Remember President Trump's controversial executive order that restricted travel from seven countries?  Well, a federal judge in Seattle decided Saturday that, for now, the so-called "ban" can't be enforced.

And the POTUS was not happy about it.

The question is, can a judge really go over the president's head like that?

We asked constitutional attorney Chad Ruback for a refresher course on the checks and balances between the three branches of government; the president, congress, and federal judges.

"The judges get to review everything the president and  Congress do to make sure that it's constitutional," Ruback said. "In granting the temporary restraining order prohibiting President Trump from enforcing his executive order, the Seattle federal judge made clear that he believes this executive order in unconstitutional."

The restraining order effectively nullifies the ban until the court system sorts out its constitutionality. That could take the case all the way to the Supreme Court.  And the SCOTUS decision would be final; deciding what's constitutional is the power of the judiciary branch.

"The judiciary branch - federal judges - have the right," said Ruback, "to trump Trump."

Of course, the president, as the head of the executive branch, is the one with the power to appoint those judges, and the legislative branch - aka congress - gets to approve them.

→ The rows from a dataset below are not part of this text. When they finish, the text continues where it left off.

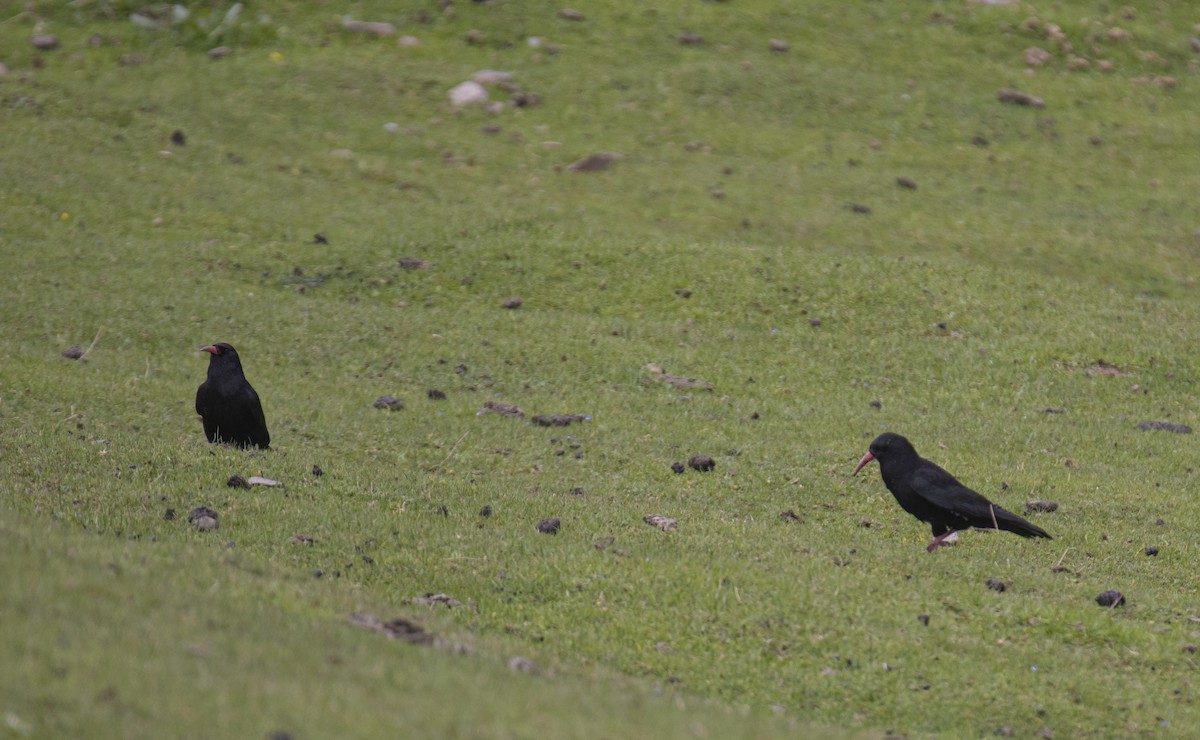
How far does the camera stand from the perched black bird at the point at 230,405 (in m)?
13.6

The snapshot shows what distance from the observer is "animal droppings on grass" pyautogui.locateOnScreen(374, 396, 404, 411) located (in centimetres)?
1705

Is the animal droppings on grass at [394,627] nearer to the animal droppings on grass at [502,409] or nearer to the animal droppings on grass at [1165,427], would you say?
the animal droppings on grass at [502,409]

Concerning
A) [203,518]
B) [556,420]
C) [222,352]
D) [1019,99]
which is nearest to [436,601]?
[203,518]

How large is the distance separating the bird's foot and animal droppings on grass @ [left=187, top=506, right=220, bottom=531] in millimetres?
6153

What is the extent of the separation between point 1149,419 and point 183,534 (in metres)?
13.6

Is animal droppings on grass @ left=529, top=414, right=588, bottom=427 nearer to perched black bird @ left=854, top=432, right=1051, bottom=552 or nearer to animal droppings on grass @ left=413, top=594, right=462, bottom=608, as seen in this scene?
perched black bird @ left=854, top=432, right=1051, bottom=552

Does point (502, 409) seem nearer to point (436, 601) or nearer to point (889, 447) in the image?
point (889, 447)

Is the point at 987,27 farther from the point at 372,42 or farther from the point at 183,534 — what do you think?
the point at 183,534

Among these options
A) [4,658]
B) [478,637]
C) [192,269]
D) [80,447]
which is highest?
[4,658]

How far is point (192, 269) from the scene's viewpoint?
23.4 meters

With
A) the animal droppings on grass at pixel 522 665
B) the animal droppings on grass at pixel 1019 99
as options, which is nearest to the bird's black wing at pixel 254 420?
the animal droppings on grass at pixel 522 665

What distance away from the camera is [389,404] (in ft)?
56.0

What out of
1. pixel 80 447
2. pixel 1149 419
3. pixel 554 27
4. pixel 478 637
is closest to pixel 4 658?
pixel 478 637

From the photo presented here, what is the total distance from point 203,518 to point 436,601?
2298mm
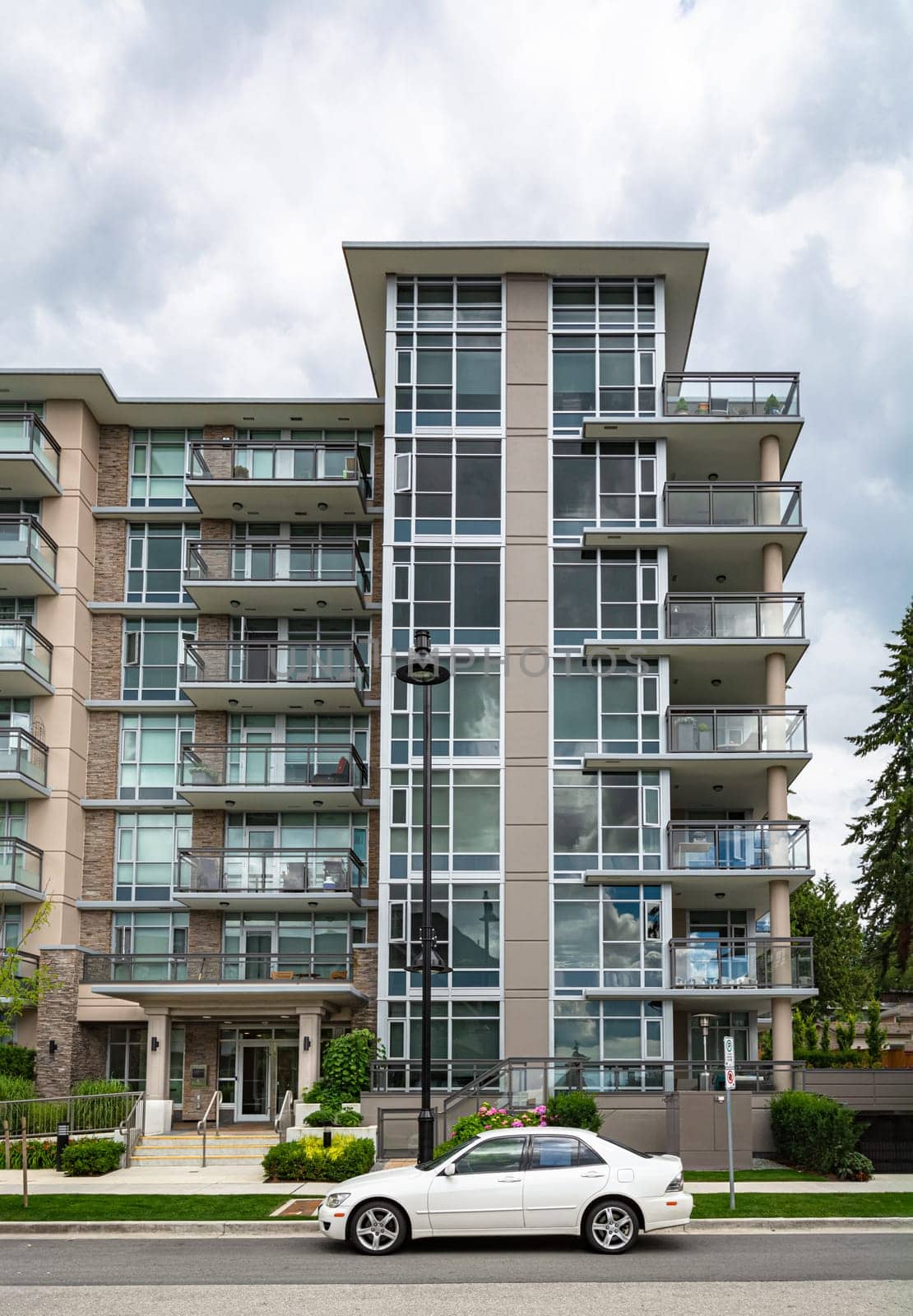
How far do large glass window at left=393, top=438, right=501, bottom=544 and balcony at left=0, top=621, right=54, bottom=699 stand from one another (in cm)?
980

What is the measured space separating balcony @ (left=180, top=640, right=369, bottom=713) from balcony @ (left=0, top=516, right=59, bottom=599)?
4219 millimetres

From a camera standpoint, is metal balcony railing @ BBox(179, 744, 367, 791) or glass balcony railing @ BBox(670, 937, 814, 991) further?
metal balcony railing @ BBox(179, 744, 367, 791)

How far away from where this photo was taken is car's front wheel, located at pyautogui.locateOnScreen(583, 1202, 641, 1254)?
16.9 metres

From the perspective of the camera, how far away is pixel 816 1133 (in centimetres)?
2708

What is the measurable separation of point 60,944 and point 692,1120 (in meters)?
17.0

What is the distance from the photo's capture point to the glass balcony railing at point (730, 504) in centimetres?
3578

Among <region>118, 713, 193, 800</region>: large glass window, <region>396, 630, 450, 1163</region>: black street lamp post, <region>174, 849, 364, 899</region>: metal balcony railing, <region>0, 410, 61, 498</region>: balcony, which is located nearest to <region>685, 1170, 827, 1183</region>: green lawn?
<region>396, 630, 450, 1163</region>: black street lamp post

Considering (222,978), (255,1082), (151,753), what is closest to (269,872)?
(222,978)

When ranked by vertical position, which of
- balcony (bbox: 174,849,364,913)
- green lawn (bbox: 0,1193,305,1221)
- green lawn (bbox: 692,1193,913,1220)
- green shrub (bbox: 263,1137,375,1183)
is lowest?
green lawn (bbox: 0,1193,305,1221)

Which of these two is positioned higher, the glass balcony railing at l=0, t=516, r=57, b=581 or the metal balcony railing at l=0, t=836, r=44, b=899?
the glass balcony railing at l=0, t=516, r=57, b=581

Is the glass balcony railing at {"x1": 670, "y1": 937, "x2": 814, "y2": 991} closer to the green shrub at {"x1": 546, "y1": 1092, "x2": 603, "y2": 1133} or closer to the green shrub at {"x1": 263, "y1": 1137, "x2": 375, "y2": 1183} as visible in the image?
the green shrub at {"x1": 546, "y1": 1092, "x2": 603, "y2": 1133}

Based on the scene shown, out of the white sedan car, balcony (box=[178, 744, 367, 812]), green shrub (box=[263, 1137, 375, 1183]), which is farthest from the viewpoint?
balcony (box=[178, 744, 367, 812])

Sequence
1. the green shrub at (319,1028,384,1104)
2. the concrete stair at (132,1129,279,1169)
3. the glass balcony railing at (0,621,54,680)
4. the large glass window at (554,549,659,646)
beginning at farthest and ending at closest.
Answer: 1. the glass balcony railing at (0,621,54,680)
2. the large glass window at (554,549,659,646)
3. the green shrub at (319,1028,384,1104)
4. the concrete stair at (132,1129,279,1169)

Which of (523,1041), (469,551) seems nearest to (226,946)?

Congress is also the only branch that can impeach or remove presidents and judges. That's probably the only reason The Donald didn't give that judge one of his trademark firings.

So, the president can make executive orders and appoint judges, judges can strike down orders and laws as unconstitutional, and congress can remove reckless presidents and judges.  Turns out the constitutional system of checks and balances is a little like rock, paper, scissors.  And it's a game we may be hearing about for a while.

"We can't always predict what our president's going to do," Ruback said.  "And we can't always predict what our judges are going to do either. There's a lot to come in this case."